I am in the process of learning Euler-Lagrange Equation and the Brachistochrone problem, and came across this ordinary differential equation, which was derived by applying the Euler-Lagrange equation to the Brachistochrone problem, where a and b are constants.
$$\tag{1} \frac{dy}{dx} = \left(\frac{b + y}{a - y}\right)^\frac{1}{2} $$
To solve this equation, the document I am looking at does a change of variable from $y = y(x)$ to $\theta = \theta(x)$ by the following equation.
$$\tag{2} y = \frac{1}{2}(a-b) - \frac{1}{2}(a+b)\cos\theta $$
$$\tag{3} \frac{dy}{dx} = \frac{1}{2}(a+b)\sin\theta \frac{d\theta}{dx} $$
By using these particular substitutions to (1), the author solves the problem by outputting parametric representation of a cycloid.
Is there a particular reason why this change of variable was used here? I am wondering how did the author came up with this idea of change of variable. Thanks!

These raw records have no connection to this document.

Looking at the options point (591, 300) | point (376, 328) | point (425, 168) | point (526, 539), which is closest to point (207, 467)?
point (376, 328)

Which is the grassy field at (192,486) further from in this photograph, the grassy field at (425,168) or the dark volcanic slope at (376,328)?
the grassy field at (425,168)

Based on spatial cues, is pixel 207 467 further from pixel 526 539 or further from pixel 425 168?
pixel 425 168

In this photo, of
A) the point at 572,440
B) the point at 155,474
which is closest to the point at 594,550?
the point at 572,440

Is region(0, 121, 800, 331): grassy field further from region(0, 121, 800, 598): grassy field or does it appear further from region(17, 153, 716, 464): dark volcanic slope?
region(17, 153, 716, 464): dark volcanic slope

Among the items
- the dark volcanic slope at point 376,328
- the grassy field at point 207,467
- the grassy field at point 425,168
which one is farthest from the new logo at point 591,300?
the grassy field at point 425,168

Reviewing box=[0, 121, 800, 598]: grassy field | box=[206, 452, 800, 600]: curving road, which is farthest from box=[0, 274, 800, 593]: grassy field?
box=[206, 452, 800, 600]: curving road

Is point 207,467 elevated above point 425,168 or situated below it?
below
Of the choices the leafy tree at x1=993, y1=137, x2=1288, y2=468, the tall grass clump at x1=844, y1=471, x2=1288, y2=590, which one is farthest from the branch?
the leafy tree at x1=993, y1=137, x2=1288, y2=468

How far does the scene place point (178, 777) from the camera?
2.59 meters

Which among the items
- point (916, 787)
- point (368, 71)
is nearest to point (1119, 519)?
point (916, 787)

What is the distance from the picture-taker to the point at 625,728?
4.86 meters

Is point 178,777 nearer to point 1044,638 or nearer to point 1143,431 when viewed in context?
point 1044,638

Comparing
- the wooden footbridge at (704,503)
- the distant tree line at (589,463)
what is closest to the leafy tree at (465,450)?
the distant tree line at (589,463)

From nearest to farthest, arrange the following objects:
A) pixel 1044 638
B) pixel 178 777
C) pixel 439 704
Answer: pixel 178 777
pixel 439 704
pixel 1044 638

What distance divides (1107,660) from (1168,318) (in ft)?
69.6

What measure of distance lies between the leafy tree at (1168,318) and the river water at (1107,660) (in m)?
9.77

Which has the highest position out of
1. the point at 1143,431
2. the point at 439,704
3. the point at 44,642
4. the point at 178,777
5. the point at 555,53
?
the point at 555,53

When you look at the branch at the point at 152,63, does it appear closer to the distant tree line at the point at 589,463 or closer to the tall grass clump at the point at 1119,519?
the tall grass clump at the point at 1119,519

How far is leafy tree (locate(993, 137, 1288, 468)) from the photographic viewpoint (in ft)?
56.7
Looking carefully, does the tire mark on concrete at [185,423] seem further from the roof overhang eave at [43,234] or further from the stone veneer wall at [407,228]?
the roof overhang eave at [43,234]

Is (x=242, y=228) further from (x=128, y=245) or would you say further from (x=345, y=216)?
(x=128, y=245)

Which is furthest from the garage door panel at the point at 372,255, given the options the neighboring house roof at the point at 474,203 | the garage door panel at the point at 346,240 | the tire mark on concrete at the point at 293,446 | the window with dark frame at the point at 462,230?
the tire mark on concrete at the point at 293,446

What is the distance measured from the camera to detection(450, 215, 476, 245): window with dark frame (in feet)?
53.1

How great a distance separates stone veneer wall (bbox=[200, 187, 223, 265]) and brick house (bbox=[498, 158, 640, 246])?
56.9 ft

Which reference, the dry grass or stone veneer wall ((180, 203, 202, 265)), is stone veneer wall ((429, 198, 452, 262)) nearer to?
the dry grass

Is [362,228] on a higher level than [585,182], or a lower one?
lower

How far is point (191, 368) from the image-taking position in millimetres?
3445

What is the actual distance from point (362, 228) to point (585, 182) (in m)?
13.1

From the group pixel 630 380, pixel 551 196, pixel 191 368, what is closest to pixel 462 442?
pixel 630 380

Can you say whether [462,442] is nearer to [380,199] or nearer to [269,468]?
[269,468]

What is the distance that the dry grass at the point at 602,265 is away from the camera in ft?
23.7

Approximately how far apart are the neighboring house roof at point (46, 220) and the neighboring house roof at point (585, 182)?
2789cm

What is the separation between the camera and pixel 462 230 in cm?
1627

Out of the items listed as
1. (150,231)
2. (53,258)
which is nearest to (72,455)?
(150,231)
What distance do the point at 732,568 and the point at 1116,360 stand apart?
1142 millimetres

One can first observe that the equation is only defined in the real domain for $y\in(-b,a)$. This might motivate to parametrize $y=(1-s)(-b)+sa=(a+b)s-b$, $s\in(0,1)$. The equation then transforms to $$ (a+b)·s'(x)=\sqrt{\frac{(a+b)s}{(a+b)(1-s)}}=\sqrt{\frac{s}{(1-s)}} $$ This now invites to have $s$ to be a sine square, as then $1-s$ is the corresponding cosine square. $s(x)=\sin^2\phi(x)$ then gives $$ 2(a+b)\sin\phi\cos\phi·\phi'=\frac{\sin\phi}{\cos\phi}\implies 2\cos^2\phi·\phi'= \frac1{a+b}. $$ You get to your parametrization by using the double-angle formula $\cos(2\phi)=1-2\sin^2\phi$, so that $\theta=2\phi$.